§ WORK TO BE COMPLETED
Transcribe every record that appears below, exactly and in full.

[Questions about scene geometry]
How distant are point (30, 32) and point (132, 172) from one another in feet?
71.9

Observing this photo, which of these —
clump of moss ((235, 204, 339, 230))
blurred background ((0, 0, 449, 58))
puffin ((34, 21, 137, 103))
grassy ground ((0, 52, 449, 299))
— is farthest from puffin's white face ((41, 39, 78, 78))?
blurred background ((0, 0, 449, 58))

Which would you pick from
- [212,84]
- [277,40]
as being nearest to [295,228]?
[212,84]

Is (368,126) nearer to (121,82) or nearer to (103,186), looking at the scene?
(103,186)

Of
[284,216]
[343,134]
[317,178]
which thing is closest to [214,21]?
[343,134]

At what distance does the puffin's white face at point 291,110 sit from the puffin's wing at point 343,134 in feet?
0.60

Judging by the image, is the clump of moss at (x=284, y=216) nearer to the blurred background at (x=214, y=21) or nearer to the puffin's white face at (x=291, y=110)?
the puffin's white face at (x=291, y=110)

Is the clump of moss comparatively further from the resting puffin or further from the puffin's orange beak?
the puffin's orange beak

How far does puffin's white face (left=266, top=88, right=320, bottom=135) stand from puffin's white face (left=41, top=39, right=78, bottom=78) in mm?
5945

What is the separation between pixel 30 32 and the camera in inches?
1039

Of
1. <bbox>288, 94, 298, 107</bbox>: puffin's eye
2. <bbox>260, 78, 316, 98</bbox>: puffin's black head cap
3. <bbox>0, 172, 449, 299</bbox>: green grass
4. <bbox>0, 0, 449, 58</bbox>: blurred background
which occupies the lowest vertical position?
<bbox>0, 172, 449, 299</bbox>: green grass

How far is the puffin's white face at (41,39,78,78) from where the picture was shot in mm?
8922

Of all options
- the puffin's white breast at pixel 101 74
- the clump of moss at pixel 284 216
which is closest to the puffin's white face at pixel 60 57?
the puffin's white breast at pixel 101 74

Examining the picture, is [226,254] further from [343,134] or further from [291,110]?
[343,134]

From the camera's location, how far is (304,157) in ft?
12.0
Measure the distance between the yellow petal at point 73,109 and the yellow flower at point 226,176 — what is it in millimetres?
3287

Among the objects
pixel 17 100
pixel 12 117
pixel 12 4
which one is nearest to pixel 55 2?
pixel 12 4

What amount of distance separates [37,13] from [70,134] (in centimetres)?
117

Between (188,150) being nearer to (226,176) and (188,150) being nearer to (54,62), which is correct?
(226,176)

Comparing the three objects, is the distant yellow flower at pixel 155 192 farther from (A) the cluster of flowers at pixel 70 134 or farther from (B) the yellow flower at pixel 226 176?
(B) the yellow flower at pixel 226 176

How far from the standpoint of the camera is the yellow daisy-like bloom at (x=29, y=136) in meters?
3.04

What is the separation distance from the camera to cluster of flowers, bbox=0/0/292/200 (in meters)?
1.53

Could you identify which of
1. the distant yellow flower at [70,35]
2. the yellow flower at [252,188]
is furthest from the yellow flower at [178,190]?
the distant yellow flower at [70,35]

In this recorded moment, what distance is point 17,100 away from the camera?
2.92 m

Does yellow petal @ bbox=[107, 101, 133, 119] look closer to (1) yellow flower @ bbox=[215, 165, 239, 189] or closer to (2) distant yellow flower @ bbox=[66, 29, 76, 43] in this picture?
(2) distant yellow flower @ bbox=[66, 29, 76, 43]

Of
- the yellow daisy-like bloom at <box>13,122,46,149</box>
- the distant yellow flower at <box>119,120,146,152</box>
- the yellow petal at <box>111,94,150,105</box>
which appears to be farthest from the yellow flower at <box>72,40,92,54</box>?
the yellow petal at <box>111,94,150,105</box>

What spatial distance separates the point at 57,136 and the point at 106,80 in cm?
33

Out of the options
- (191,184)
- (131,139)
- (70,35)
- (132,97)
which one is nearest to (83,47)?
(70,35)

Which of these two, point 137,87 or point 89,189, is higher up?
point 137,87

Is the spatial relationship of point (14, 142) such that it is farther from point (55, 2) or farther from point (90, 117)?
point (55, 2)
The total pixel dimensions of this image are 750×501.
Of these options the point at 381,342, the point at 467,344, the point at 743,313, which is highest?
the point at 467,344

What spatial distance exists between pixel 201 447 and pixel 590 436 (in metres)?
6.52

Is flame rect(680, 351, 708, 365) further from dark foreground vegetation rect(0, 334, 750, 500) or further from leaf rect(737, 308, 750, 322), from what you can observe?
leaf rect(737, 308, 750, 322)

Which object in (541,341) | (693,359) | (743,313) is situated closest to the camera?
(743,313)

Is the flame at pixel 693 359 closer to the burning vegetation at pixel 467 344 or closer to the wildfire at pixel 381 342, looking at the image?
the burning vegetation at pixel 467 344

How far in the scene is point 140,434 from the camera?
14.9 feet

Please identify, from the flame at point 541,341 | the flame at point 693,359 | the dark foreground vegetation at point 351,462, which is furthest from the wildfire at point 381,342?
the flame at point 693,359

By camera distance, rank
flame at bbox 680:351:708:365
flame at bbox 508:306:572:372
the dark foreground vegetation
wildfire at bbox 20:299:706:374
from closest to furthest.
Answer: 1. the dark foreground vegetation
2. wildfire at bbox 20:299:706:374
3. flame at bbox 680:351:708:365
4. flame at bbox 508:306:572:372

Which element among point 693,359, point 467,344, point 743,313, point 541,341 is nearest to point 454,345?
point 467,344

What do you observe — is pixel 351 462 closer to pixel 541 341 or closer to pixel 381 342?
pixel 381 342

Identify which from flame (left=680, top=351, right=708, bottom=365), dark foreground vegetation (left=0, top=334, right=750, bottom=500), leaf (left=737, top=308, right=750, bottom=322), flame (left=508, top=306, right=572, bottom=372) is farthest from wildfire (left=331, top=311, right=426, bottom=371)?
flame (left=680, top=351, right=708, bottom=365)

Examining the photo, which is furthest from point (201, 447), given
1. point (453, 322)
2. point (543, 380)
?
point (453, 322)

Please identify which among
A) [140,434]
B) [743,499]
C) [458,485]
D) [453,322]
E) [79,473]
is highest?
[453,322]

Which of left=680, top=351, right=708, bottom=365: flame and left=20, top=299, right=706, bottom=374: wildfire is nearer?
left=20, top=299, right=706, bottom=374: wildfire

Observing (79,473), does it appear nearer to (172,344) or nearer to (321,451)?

§ EXPECTED ANSWER
How distant are point (30, 32) and point (132, 172) from one another in feet?
71.9

Observing this photo, which of these —
clump of moss ((235, 204, 339, 230))
blurred background ((0, 0, 449, 58))
puffin ((34, 21, 137, 103))
grassy ground ((0, 52, 449, 299))
— is farthest from puffin's white face ((41, 39, 78, 78))?
blurred background ((0, 0, 449, 58))

Which would you pick from
- [212,84]
- [277,40]
as being nearest to [295,228]?
[212,84]

Is (368,126) nearer to (121,82) or nearer to (103,186), looking at the scene?
(103,186)

Of
[284,216]
[343,134]
[317,178]
which thing is closest to [214,21]?
[343,134]

At what distance does the puffin's white face at point 291,110 sit from the puffin's wing at point 343,134 in feet?
0.60

Judging by the image, is the clump of moss at (x=284, y=216) nearer to the blurred background at (x=214, y=21) or nearer to the puffin's white face at (x=291, y=110)?
the puffin's white face at (x=291, y=110)

Is the clump of moss comparatively further from the resting puffin or further from the puffin's orange beak?
the puffin's orange beak

How far does puffin's white face (left=266, top=88, right=320, bottom=135) stand from puffin's white face (left=41, top=39, right=78, bottom=78) in mm?
5945

What is the separation between pixel 30 32 and the camera in inches?
1039

Of
1. <bbox>288, 94, 298, 107</bbox>: puffin's eye
2. <bbox>260, 78, 316, 98</bbox>: puffin's black head cap
3. <bbox>0, 172, 449, 299</bbox>: green grass
4. <bbox>0, 0, 449, 58</bbox>: blurred background
which occupies the lowest vertical position?
<bbox>0, 172, 449, 299</bbox>: green grass

How far is the puffin's white face at (41,39,78,78) from where the picture was shot in mm?
8922

Of all options
- the puffin's white breast at pixel 101 74
- the clump of moss at pixel 284 216
which is closest to the puffin's white face at pixel 60 57?
the puffin's white breast at pixel 101 74

Examining the picture, is [226,254] further from [343,134] or further from [291,110]?
[343,134]

From the camera's location, how far is (304,157) in ft?
12.0
Measure the distance between the yellow petal at point 73,109 and the yellow flower at point 226,176 — what is it in millimetres?
3287

Among the objects
pixel 17 100
pixel 12 117
pixel 12 4
which one is nearest to pixel 55 2?
pixel 12 4

What amount of distance separates [37,13] from [70,134] (in centimetres)?
117

Between (188,150) being nearer to (226,176) and (188,150) being nearer to (54,62), which is correct?
(226,176)

Comparing the three objects, is the distant yellow flower at pixel 155 192 farther from (A) the cluster of flowers at pixel 70 134 or farther from (B) the yellow flower at pixel 226 176?
(B) the yellow flower at pixel 226 176

How far from the standpoint of the camera is the yellow daisy-like bloom at (x=29, y=136) in meters?
3.04

What is the separation distance from the camera to cluster of flowers, bbox=0/0/292/200 (in meters)?
1.53

Could you identify which of
1. the distant yellow flower at [70,35]
2. the yellow flower at [252,188]
is furthest from the yellow flower at [178,190]?
the distant yellow flower at [70,35]

In this recorded moment, what distance is point 17,100 away from the camera?
2.92 m

Does yellow petal @ bbox=[107, 101, 133, 119] look closer to (1) yellow flower @ bbox=[215, 165, 239, 189] or closer to (2) distant yellow flower @ bbox=[66, 29, 76, 43] in this picture?
(2) distant yellow flower @ bbox=[66, 29, 76, 43]

Of
- the yellow daisy-like bloom at <box>13,122,46,149</box>
- the distant yellow flower at <box>119,120,146,152</box>
- the yellow petal at <box>111,94,150,105</box>
which appears to be farthest from the yellow flower at <box>72,40,92,54</box>?
the yellow petal at <box>111,94,150,105</box>

What spatial distance separates the point at 57,136 and the point at 106,80 in cm?
33

Out of the options
- (191,184)
- (131,139)
- (70,35)
- (132,97)
which one is nearest to (83,47)?
(70,35)

Which of these two, point 137,87 or point 89,189, is higher up?
point 137,87

Is the spatial relationship of point (14, 142) such that it is farther from point (55, 2) or farther from point (90, 117)?
point (55, 2)
The total pixel dimensions of this image are 750×501.
Of these options the point at 381,342, the point at 467,344, the point at 743,313, which is highest?
the point at 467,344

What spatial distance exists between pixel 201 447 and pixel 590 436 (in metres)?
6.52

Is flame rect(680, 351, 708, 365) further from dark foreground vegetation rect(0, 334, 750, 500) or further from leaf rect(737, 308, 750, 322), from what you can observe?
leaf rect(737, 308, 750, 322)

Which object in (541,341) | (693,359) | (743,313) is situated closest to the camera?
(743,313)

Is the flame at pixel 693 359 closer to the burning vegetation at pixel 467 344 or closer to the wildfire at pixel 381 342, looking at the image?
the burning vegetation at pixel 467 344

How far in the scene is point 140,434 from the camera?
14.9 feet

Please identify, from the flame at point 541,341 | the flame at point 693,359 | the dark foreground vegetation at point 351,462, which is furthest from the wildfire at point 381,342?
the flame at point 693,359

By camera distance, rank
flame at bbox 680:351:708:365
flame at bbox 508:306:572:372
the dark foreground vegetation
wildfire at bbox 20:299:706:374
from closest to furthest.
Answer: 1. the dark foreground vegetation
2. wildfire at bbox 20:299:706:374
3. flame at bbox 680:351:708:365
4. flame at bbox 508:306:572:372

Which element among point 693,359, point 467,344, point 743,313, point 541,341 is nearest to point 454,345?
point 467,344

What do you observe — is pixel 351 462 closer to pixel 541 341 or closer to pixel 381 342?
pixel 381 342

Identify which from flame (left=680, top=351, right=708, bottom=365), dark foreground vegetation (left=0, top=334, right=750, bottom=500), leaf (left=737, top=308, right=750, bottom=322), flame (left=508, top=306, right=572, bottom=372) is farthest from wildfire (left=331, top=311, right=426, bottom=371)?
flame (left=680, top=351, right=708, bottom=365)

Examining the photo, which is furthest from point (201, 447), given
1. point (453, 322)
2. point (543, 380)
?
point (453, 322)

Please identify which among
A) [140,434]
B) [743,499]
C) [458,485]
D) [453,322]
E) [79,473]
is highest?
[453,322]

Which of left=680, top=351, right=708, bottom=365: flame and left=20, top=299, right=706, bottom=374: wildfire is nearer?
left=20, top=299, right=706, bottom=374: wildfire

Observing (79,473), does it appear nearer to (172,344) or nearer to (321,451)?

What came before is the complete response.